There tends to be an unnecessary mystery around auto-immune disorders and like many named diagnoses, we are sometimes lead to believe they are curses we have inherited from our ancestors or unexplainable phenomena that have no known cure. I will try to refute such myths and shed a bit of light on disease in general so that the average person on the street may better understand management of their own condition.
In 25 years of practice, I’ve seen the failings of both models and have experienced my share of disappointments in attempting to give patients a fuller life. Quite simply, both models do not work. In my quest to find a solution for the tremendous suffering that autoimmune conditions bring upon their victims, I first had to admit that what I was doing just did not work. It was so frustrating; my brain could not rest and my mind would not be at ease. Though I take no credit of my own in the methods of correction this book will lay out, I am ecstatic over the hundreds of patients I have been able to help since discovering the solution. The “solution” to treating patients with autoimmune disease lies in understanding the mechanism. The mechanism assumes knowledge of biochemistry, anatomy, physiology and neurology.
I simply stand on the shoulders of the many far more intellectual than I who have paved the way to help those in need. My hope is that this book brings true HOPE to those who have suffered too long!
The difference between Hashimoto’s and Graves’ is that Graves Disease always expresses itself as hyperthyroidism and Hashimoto’s patients are more typically hypothyroid; though they can experience some hyperthyroid symptoms like those listed above, more often those symptoms stem from subsequent adrenal dysfunction happening concurrently. Hashimoto’s patients ultimately experience hypothyroid symptoms which we have and will discuss in more detail.
Unfortunately, in the current healthcare system, these people typically don’t get evaluated from an autoimmune perspective, which may be a hidden blessing since the traditional medical approach to autoimmune disorders is currently quite barbaric.

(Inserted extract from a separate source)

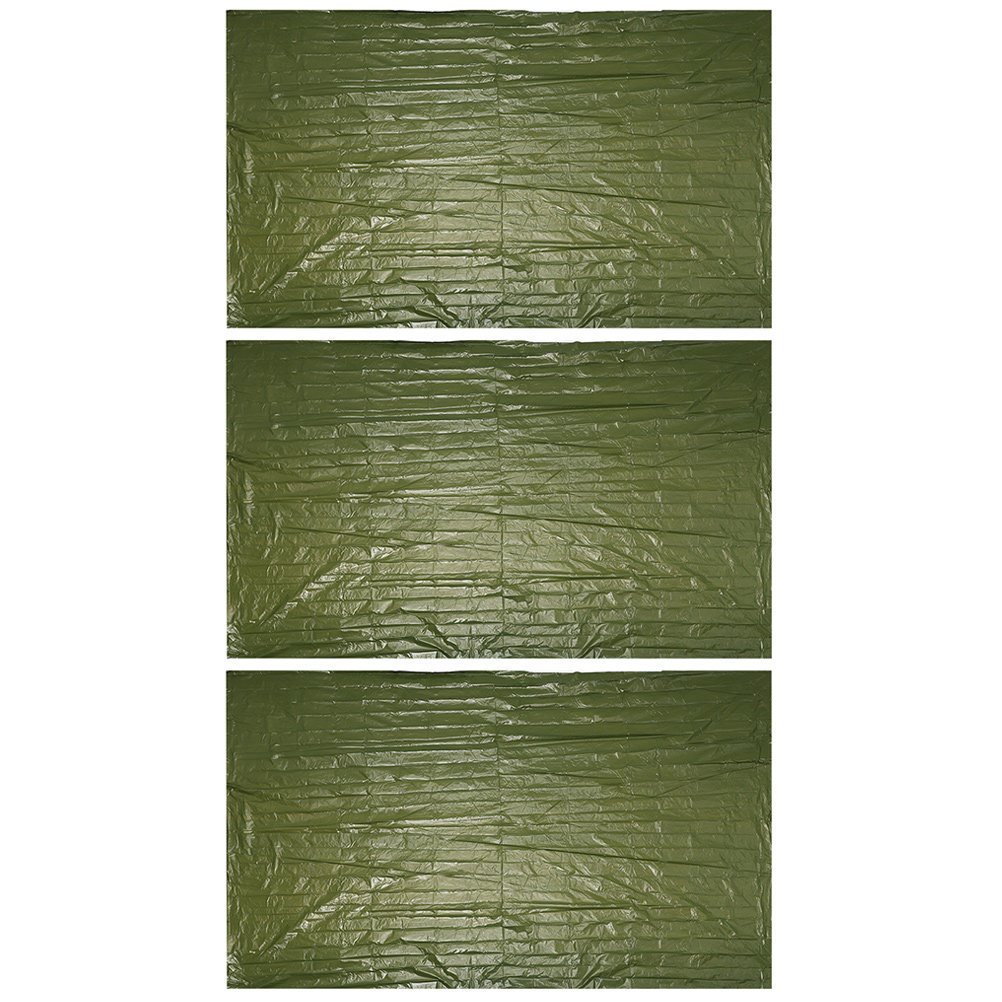 Survival Blanket Reflective - ผ้าห่มฉุกเฉินกลางแจ้ง 3 ชิ้น กันน้ำ ป้องกันความร้อน สำหรับการตั้งแคมป์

Hashimoto’s disease is far more common than Graves but both are autoimmune, i.e., caused by an immune attack against the tissue; they just have different outcomes. If you can understand the mechanism of the Hashimoto’s immune attack, then you can equate much of it to all autoimmune disorders.
We first need to address the mechanism involved. All autoimmune diseases may have some type of genotypic component, i.e., there may be a latent gene that the individual has carried in an unexpressed state for a period of years until some ‘event’ that triggered a immune response suddenly ‘turned on’ the gene. If this exists, and the autoimmune disease truly has genetic components, the practitioner’s job is to rightly manage the patient to diminish the immune response and calming the attack.

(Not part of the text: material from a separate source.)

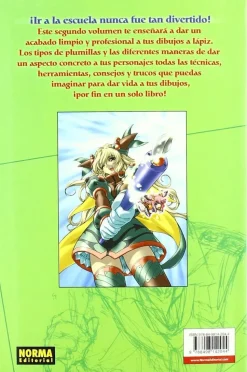 Escuela de manga Vol 2 Entintado de personajes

Once a gene is expressed, it will always stay ‘turned on’. We will walk you through procedures to keep it ‘calmed down’ to stop the destruction mode. Other processes can ‘turn on’ an autoimmune attack like environmental compounds, some types of endocrine imbalance, toxic chemical exposures, abnormal stress responses, antigen responses, as well as the person’s preexisting genotype. So, the combination of all these things and some genetic susceptibility leads to an autoimmune disorder.

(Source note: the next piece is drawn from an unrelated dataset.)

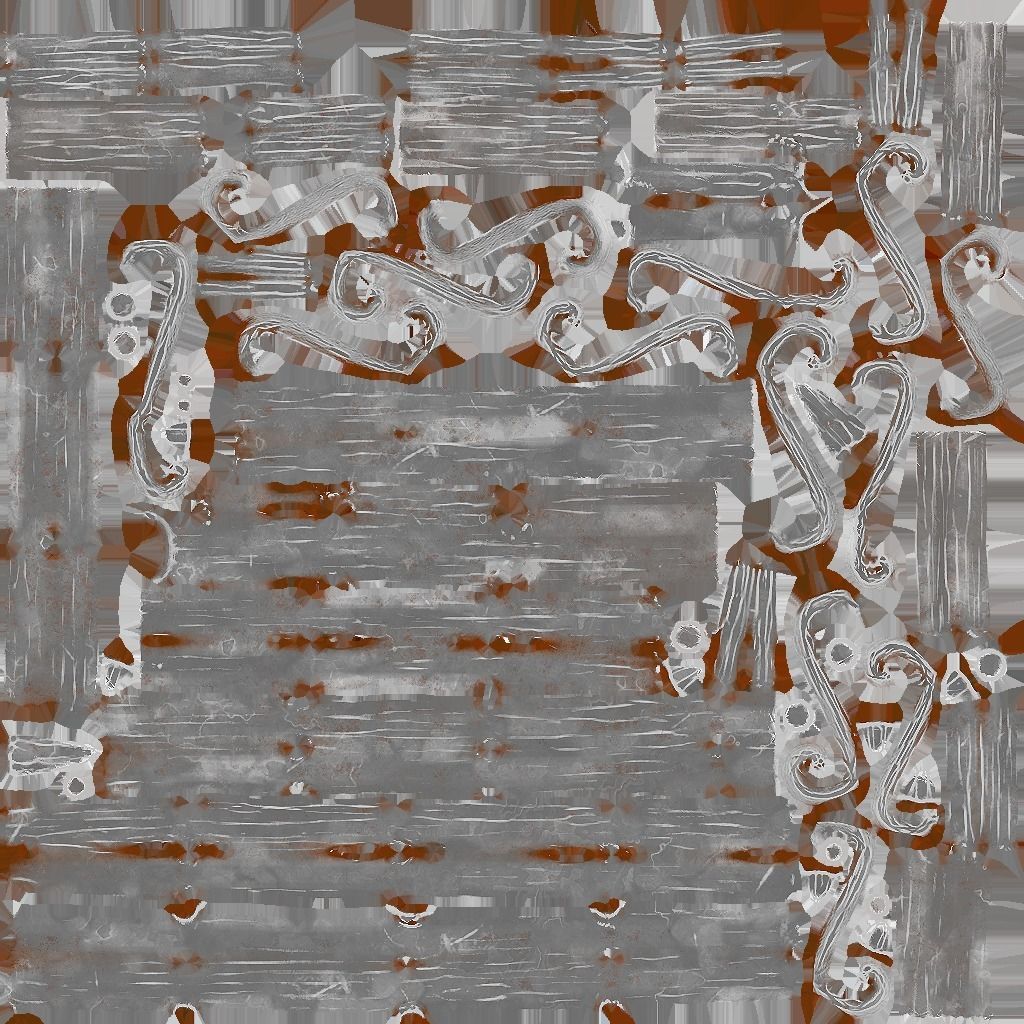 Wooden beams planks floor and balcony pack Low-poly 3D model_11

The autoimmune response is an inflammatory response, which produces chemicals called cytokines, which are part of the body’s natural defense system against outside invaders. The body’s immune system may be separated into a Th1 and a Th2 response. The Th1 response may be thought of as the police force, the body’s initial strike force against an invader or what is called an antigen. When an antigen is present, the Th1 system fires and kills the virus; should the bug be of a nasty persuasion and strong enough to resist the Th1 response, the Th2 system kicks in, creates antibodies against the virus, tagging them so appropriate white blood cells can finish them off. A person with an autoimmune disease has this process stuck in the ‘on’ position, either hyper-Th1 or hyper-Th2, which prolonged, destroys the tissue where the antigen is recognized.
Hence, both the traditional medical and the traditional alternative models of care are doomed to failure. The most important battle to fight is to calm down their immune response and stop the destruction.